Figure 2: Productivity of Financial Funds vs Social Funds
Figure 2(a) shows the productivity change, both financial funds and social funds which are compared to companies’ means. There aren't any Islamic banks that can be productive in both activities. The Islamic banks which are experienced the progress in managing financial funds or social funds always experienced the regress for other activities. In addition, the four Islamic banks which are the progress of their productivity for both activities are above the industrial average. The result also supported by the finding on the comparison by annual means in Figure 2(b). The evaluation of six years’ observation shows one period on financial funds and two periods on social funds which are experienced the progress of productivity that caused by technological aspects rather than managerial aspects.
5. Conclusion
This study analyzed the productivity change of Islamic banks in managing financial funds and social funds over the period of 2012-2017 using Malmquist Productivity Index and a balanced panel dataset of 54 DMU’s from 9 Islamic banks in Indonesia. The results indicate that social funds are more productive than financial funds. The productivity of social funds is progress by 8.2% while the financial funds is regress by 5.4% for the last six years. The Malmquist index also shows that the progress or regress in productivity is due to the technological aspect, Islamic banks should care about presenting new technologies and capital equipment that deliver the positive changes in the production frontier. The most important fact in this study is the trade-off in managing financial funds and social funds for Islamic banks. Therefore, the credential on Article 4 of Indonesian Law Number 21 of 2008 still cannot be carried out properly.

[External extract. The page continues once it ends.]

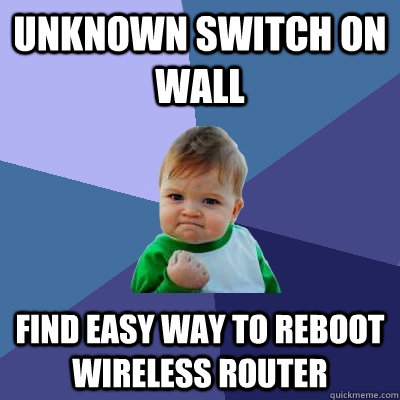 Unknown switch on wall Find easy way to reboot wireless router  Success Kid
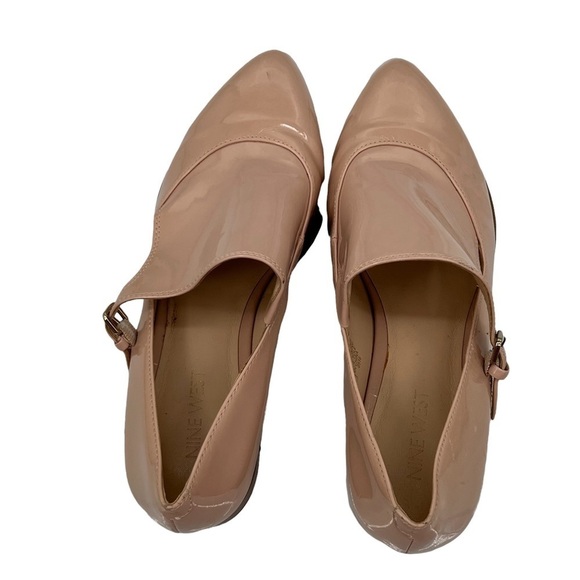 Nine West Nyessa Pale Pink Patent Synthetic Monk Strap Loafers Size 7 Women's - Picture 5 of 9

The findings provide the policymakers and Islamic banks’ managers an important insight on the banks’ performance. The policymakers may strengthen the supervisory and coaching to increase the Islamic banks’ productivity in both activities while the Islamic banks’ managers should need to improve their business processes to manage both activities simultaneously to avoid trade-off actions.
Due to its limitation, we suggest that this research can be expanded in several works. The researchers consider to extend the observation and comparing it with another country. In addition, the researcher also can discover the determinants of productivity level, especially for social funds, such as bank-specific and macroeconomic conditions.